6.君が為に僕は行く


 太陽が照りつける爽やかな日に、汗を流しながらぐったりと歩く少年がいた。
 太陽光だけではなく、通学路という人の多さにも耐えられないのだろう。それに、男の子にしては身長が低く、人ごみに埋もれていた。

「こっち、こっち! こっちの方が近道だし、涼しいよ」
「は? あんた誰だよ……ま、いっか」

 あるとが声をかけると、少年はぐったりとしながら裏路地へと付いてくる。

「本当だなぁ! 涼っしい!! ありがとな!」
「しんどそうだったからさ。

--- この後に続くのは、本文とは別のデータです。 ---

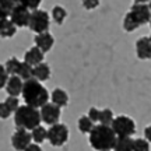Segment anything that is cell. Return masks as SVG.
Masks as SVG:
<instances>
[{
  "instance_id": "obj_19",
  "label": "cell",
  "mask_w": 151,
  "mask_h": 151,
  "mask_svg": "<svg viewBox=\"0 0 151 151\" xmlns=\"http://www.w3.org/2000/svg\"><path fill=\"white\" fill-rule=\"evenodd\" d=\"M139 27H141L140 22L136 20V17L133 16L130 11H127L123 17V29L126 32H133V31H136Z\"/></svg>"
},
{
  "instance_id": "obj_31",
  "label": "cell",
  "mask_w": 151,
  "mask_h": 151,
  "mask_svg": "<svg viewBox=\"0 0 151 151\" xmlns=\"http://www.w3.org/2000/svg\"><path fill=\"white\" fill-rule=\"evenodd\" d=\"M101 3V0H83V7L86 10H94Z\"/></svg>"
},
{
  "instance_id": "obj_33",
  "label": "cell",
  "mask_w": 151,
  "mask_h": 151,
  "mask_svg": "<svg viewBox=\"0 0 151 151\" xmlns=\"http://www.w3.org/2000/svg\"><path fill=\"white\" fill-rule=\"evenodd\" d=\"M10 115H11V111L6 105V102H0V119H7Z\"/></svg>"
},
{
  "instance_id": "obj_6",
  "label": "cell",
  "mask_w": 151,
  "mask_h": 151,
  "mask_svg": "<svg viewBox=\"0 0 151 151\" xmlns=\"http://www.w3.org/2000/svg\"><path fill=\"white\" fill-rule=\"evenodd\" d=\"M48 140L53 147L65 146L69 140V129L63 123L52 124L48 129Z\"/></svg>"
},
{
  "instance_id": "obj_15",
  "label": "cell",
  "mask_w": 151,
  "mask_h": 151,
  "mask_svg": "<svg viewBox=\"0 0 151 151\" xmlns=\"http://www.w3.org/2000/svg\"><path fill=\"white\" fill-rule=\"evenodd\" d=\"M49 77H50V67H49V65H46L45 62H42V63H39V65L34 66L32 78H35V80L42 83V81L49 80Z\"/></svg>"
},
{
  "instance_id": "obj_5",
  "label": "cell",
  "mask_w": 151,
  "mask_h": 151,
  "mask_svg": "<svg viewBox=\"0 0 151 151\" xmlns=\"http://www.w3.org/2000/svg\"><path fill=\"white\" fill-rule=\"evenodd\" d=\"M50 25V18L49 14L43 10H37L31 11V17H29V22H28V28L35 34L46 32Z\"/></svg>"
},
{
  "instance_id": "obj_16",
  "label": "cell",
  "mask_w": 151,
  "mask_h": 151,
  "mask_svg": "<svg viewBox=\"0 0 151 151\" xmlns=\"http://www.w3.org/2000/svg\"><path fill=\"white\" fill-rule=\"evenodd\" d=\"M50 101H52V104L58 105L59 108H63V106H67V104H69V95L65 90L55 88L50 94Z\"/></svg>"
},
{
  "instance_id": "obj_40",
  "label": "cell",
  "mask_w": 151,
  "mask_h": 151,
  "mask_svg": "<svg viewBox=\"0 0 151 151\" xmlns=\"http://www.w3.org/2000/svg\"><path fill=\"white\" fill-rule=\"evenodd\" d=\"M148 39H150V42H151V34H150V37H148Z\"/></svg>"
},
{
  "instance_id": "obj_11",
  "label": "cell",
  "mask_w": 151,
  "mask_h": 151,
  "mask_svg": "<svg viewBox=\"0 0 151 151\" xmlns=\"http://www.w3.org/2000/svg\"><path fill=\"white\" fill-rule=\"evenodd\" d=\"M136 55L141 60L151 59V42L148 37H141L136 41Z\"/></svg>"
},
{
  "instance_id": "obj_18",
  "label": "cell",
  "mask_w": 151,
  "mask_h": 151,
  "mask_svg": "<svg viewBox=\"0 0 151 151\" xmlns=\"http://www.w3.org/2000/svg\"><path fill=\"white\" fill-rule=\"evenodd\" d=\"M133 141L132 137H116L113 151H133Z\"/></svg>"
},
{
  "instance_id": "obj_4",
  "label": "cell",
  "mask_w": 151,
  "mask_h": 151,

どういたしまして、五日町君」

 すると、少年はいぶかしげにあるとを見つめた。

「あんた誰だ? 何で俺の名前を知ってるんだ……?」



 あの日、ビルの屋上で五日町司がたとえば君に録音した言葉は2つだった。
 一つは、『たとえば今までのたとえば君による効果が全て無効化されたならば』。
 そう録音した瞬間、司は倒れそうになったが歯を食いしばり、2つ目を録音した。
 それは、『たとえば世界中の誰一人がたとえば君の存在を忘れたならば』だった。
 そう言い放った瞬間、司の頭に電流がクラッシュしたような感覚がした。
 そしてそれが全身に行き渡ったると、司は気絶してしまった。
 どんなに起こしても起きないので、あるとは司を背負い、病院まで連れて行った。
 2,3日して目が覚めた司に会いに行ったあるとを待ち受けていたのは残酷な言葉だった。

『司君はいたって健康なのですが、一つだけ記憶障害が起こってます。それは、あると君。君の部分だけです』

 司の母が目覚めた時に言ったらしい。

『母さん……?』
『もう心配かけて! あると君が病院まで運んでくれたのよ!』
『ごめん……なぁ、母さん。あるとって、誰だ?』

 その後確かめるべく何度もカウンセリングしたのだが、あるとの部分の記憶だけがすっぽりと抜け落ちているようだった。
 あるとは絶望し、そして気づいた。司が失った代償、それは自分との思い出、すなわち友情だったのだと。



「君、五日町司君だろ? 同じクラスじゃないか」
「え? そうだっけ? えーと……」

 退院して、初の登校日にあるとは司を待ち伏せ、二人で話ができるように裏路地へと誘った。
 一生懸命クラスメートの一員である自分の名前を思い出そうとしている司を見てあるとは悲しかったが、それは心の奥底に隠した。

「高山あると。中学から一緒だよ」
「えー! なのに俺名前覚えてないのかよ……ごめん」

 心底申し訳なさそうな顔をして謝る司に、あるとはいいよと笑った。

 代償といっても、超強力催眠電波によるものであって、もしかしたら解けるかもしれない。ビルから落ちる瞬間の自分のように。
 いいや、思い出せなくてもいい、これから友情を築いていけばいいのだから。
 司は言っていたではないか、『何があっても、俺とお前は友達だからな!』と。

「ねぇ、それ……」
「ん? これか?」

 ボタンをとめず、開かれた首元に小さなボイスレコーダーのようなものが見える。

「何かわかんねぇけど、母さんがずっとつけていなさいって言うんだよ」

 司の母に記憶障害の事を告げられた日、あるとはたとえば君をネックレスに加工して、司に肌身離さず持ってて欲しいと言って渡した。
 司の母は戸惑っていたが、2人の何か思い出の物なのだろうと推測し、それを受け取った。
 そんな事を知らない司は少し恥ずかしそうに笑って、ネックレスを持ち上げ見せてくれた。

「へぇ……ねぇ今度それ貸してよ」
「えー……母さんが肌身離さずつけてなさいって言うんだよ」
「ちょっとだけだから、すぐに返すよ」
「ならいいけど……」

 不本意そうな顔をする司を見て、あるとはポケットから名刺を取り出した。

「何それ? 名刺?」
「諸悪の根源……良い事にその頭脳を使わず、己の楽しみのために人を陥れる野郎の名刺だよ」
「な、何かすごいヤツだな」

 司はややその言い方にひいていたが、あるとは憎しみに燃えていた。
 今も道端に倒れたフリをして、親切な人を苦しみの道へと導いているのだろうか。そんなの、絶対許されない。

「もう二度と、そんな犠牲者を出しちゃいけない……!」
「高山君……?」

 憎しみに燃えるあるとを、司は不安そうに見上げていた。

「何でもないよ。あ、もうこんな時間! 急がないと遅刻だよ!」
「え? あ、本当だ!! 走ろうぜ!」

 作戦を練りに練った2人が、納田まで巻き込んで秋月に復讐しにいくのはまた後日。
 爽やかな初夏の中、少年が2人息を切らせながら裏路地を走っていった。